Après leur présence en finale de la LHJMQ au printemps 2016, les Cataractes avaient promis de revenir, un an plus tard, sur les lieux du crime pour offrir une première Coupe du Président à leurs fans en plus de quatre décennies d’histoire. Malgré la perte d’Anthony Beauvillier, le début de saison était prometteur et les Cataractes ont attaqué 2017 comme l’un des clubs prétendants à la Coupe. Martin Mondou a alors été plus sage qu’à l’habitude sur le marché des transactions, ne mettant la main que sur Cameron Askew. Les semaines suivantes ont fait éclater une guerre interne dans le vestiaire, qui s’est même propagée dans le bureau des entraîneurs. Le prix de ces tiraillements: une élimination surprise dès le premier tour des séries, face à des Foreurs de Val-d’Or nettement moins talentueux. Claude Bouchard a ensuite décidé de rentrer chez lui au Saguenay, et Mondou a choisi un jeune pilote recrue, Daniel Renaud, comme successeur. Héritant d’un club en reconstruction, Renaud a du mal à faire gagner cette équipe avec constance, et elle se retrouve en ce moment au dernier rang du classement. 

1. Vincent-Lapointe de retour au sommet

Une année de rêve. La canoéiste Laurence Vincent-Lapointe aurait difficilement pu souhaiter mieux pour 2017. La Trifluvienne est revenue au sommet de son art pour obtenir le titre de championne du monde pour la première fois depuis 2014 au C-1 200 m. Et elle l’a fait en grand en battant le record du monde de la distance pas une, mais deux fois, elle qui avait abaissé la marque pour une première fois en demi-finale lors de l’événement disputé à Racice, en République tchèque. Il s’agissait de la cinquième fois qu’elle était couronnée planétairement sur cette distance.

Mais ce n’était pas assez. Lors de la même compétition, elle a aussi été sacrée championne du monde en équipe avec Katie Vincent sur la distance de 500 m, le tout accompagné d’un record du monde.
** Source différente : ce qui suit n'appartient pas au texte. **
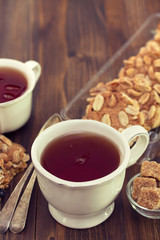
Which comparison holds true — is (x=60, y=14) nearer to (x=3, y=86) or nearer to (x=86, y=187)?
(x=3, y=86)

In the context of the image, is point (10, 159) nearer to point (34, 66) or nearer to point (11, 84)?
point (11, 84)

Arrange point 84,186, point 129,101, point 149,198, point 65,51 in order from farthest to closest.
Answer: point 65,51 < point 129,101 < point 149,198 < point 84,186

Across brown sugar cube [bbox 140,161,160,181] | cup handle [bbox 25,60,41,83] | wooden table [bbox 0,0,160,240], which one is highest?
cup handle [bbox 25,60,41,83]

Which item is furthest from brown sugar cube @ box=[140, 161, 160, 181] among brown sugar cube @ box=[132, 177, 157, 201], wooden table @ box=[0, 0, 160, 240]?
wooden table @ box=[0, 0, 160, 240]

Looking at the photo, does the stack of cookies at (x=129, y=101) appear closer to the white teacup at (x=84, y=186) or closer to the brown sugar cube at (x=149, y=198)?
the white teacup at (x=84, y=186)

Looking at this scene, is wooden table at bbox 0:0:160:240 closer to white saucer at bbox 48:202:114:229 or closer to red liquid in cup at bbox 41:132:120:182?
white saucer at bbox 48:202:114:229

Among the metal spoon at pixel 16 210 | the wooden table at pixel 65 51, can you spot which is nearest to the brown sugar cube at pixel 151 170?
the wooden table at pixel 65 51

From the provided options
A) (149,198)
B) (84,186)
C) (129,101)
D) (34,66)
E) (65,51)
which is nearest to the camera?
(84,186)

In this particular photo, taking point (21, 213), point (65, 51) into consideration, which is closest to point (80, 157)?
point (21, 213)
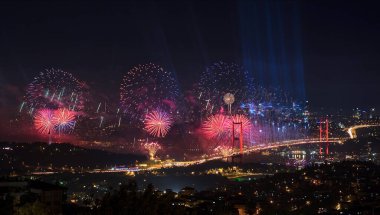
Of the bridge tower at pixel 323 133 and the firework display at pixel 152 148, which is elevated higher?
the bridge tower at pixel 323 133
On peut ajouter à cette folle récolte annuelle des titres lors de la Coupe du monde en Belgique et en Serbie, ainsi que des médailles sur plusieurs autres distances.

Il s’agissait de la première année complète où elle avait droit au programme de brevets de Sport Canada à titre d’athlète olympique, puisqu’après de longues années d’attente, le canoë féminin sera enfin aux Olympiques en 2020 à Tokyo. Comment a fait Vincent-Lapointe pour remercier les décideurs internationaux d’avoir intégré le sport au programme olympique? En étant la meilleure au monde.